Mar 10, 2020 • Written by Natalie LeClair
Blended Families: A Teenage Perspective
As a ten-year-old, I was too young to understand the reasons for my parents' divorce, so it was a very confusing and complicated time for me.
Entering adolescence would have been hard enough already, but on top of that, due to the divorce I moved around a lot and my new family relationships were complicated. I struggled with insecurity, because I wrestled with where I had come from and where I was going.
There were times it seemed like the only perk to living with two separate families was getting twice the amount of gifts on birthdays and Christmas (what can I say, I was materialistic as a kid).
In a lot of ways, my parents' separation propelled me into a life I would have never lived otherwise.

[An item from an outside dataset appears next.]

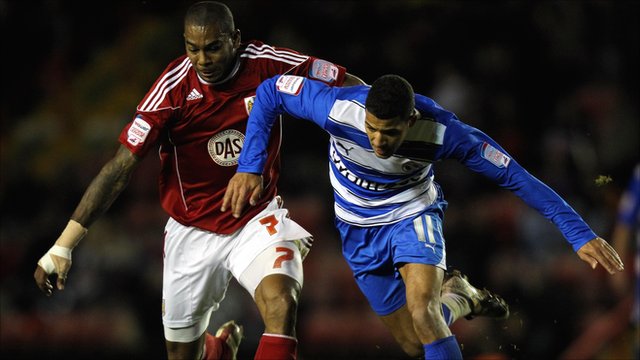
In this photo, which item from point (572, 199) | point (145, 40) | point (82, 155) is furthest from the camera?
point (145, 40)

My family doubled in a matter of two years, and so did my capacity for love. Some of my new family relationships were hard but others were very affirming.

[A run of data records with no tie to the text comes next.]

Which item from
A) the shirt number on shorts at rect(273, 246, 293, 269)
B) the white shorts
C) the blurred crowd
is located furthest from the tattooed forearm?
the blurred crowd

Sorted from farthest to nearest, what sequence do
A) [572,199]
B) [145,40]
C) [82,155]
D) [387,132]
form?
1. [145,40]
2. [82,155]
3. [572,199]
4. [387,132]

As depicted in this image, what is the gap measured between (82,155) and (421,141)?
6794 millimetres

I continued my education at a new school where, six years later come May, I will be graduating in the top 10 of my class. Two out of my four closest friends are also kids in blended families, and we have supported each other in ways only the three of us could.
I was also grateful for the opportunity to be involved in a softball program throughout high school. This experience taught me to work hard, to value the success of my team over myself, and to be the best athlete, teammate, and person even if no one is watching.
On Wednesdays I am a part of a small group who have prayed with me through numerous trials. I have chosen to pursue a writing career at the University of Northwestern in St. Paul next fall and am thrilled to see how God is going to work in the next four years. All that being said, it's safe to say my past has turned out for the better, contrary to what I anticipated.
In all of this, I discovered a passion for a God who pursues me with infinite grace and gave up His life so that I could find mine.
I refuse to sugarcoat how family has impacted me, though. Despite the trials, I have come to deeply understand that my identity is not rooted in my parents' relationship history. Contrary to the belief that our family history dictates who we become, one of the most important things I have had to learn is that I am an individual worthy of an individual destiny.
Yes, I am my father and mother's daughter, and nothing will change that. Above all, however, I am a child of God. My identity is not in who my earthly parents have raised me to be, but rather in who my heavenly Father calls me to be because I have found a new life in His son Jesus. He died so that I might one day be adopted into His family, and that is a love that will never give up on me, regardless of my past, present, or future.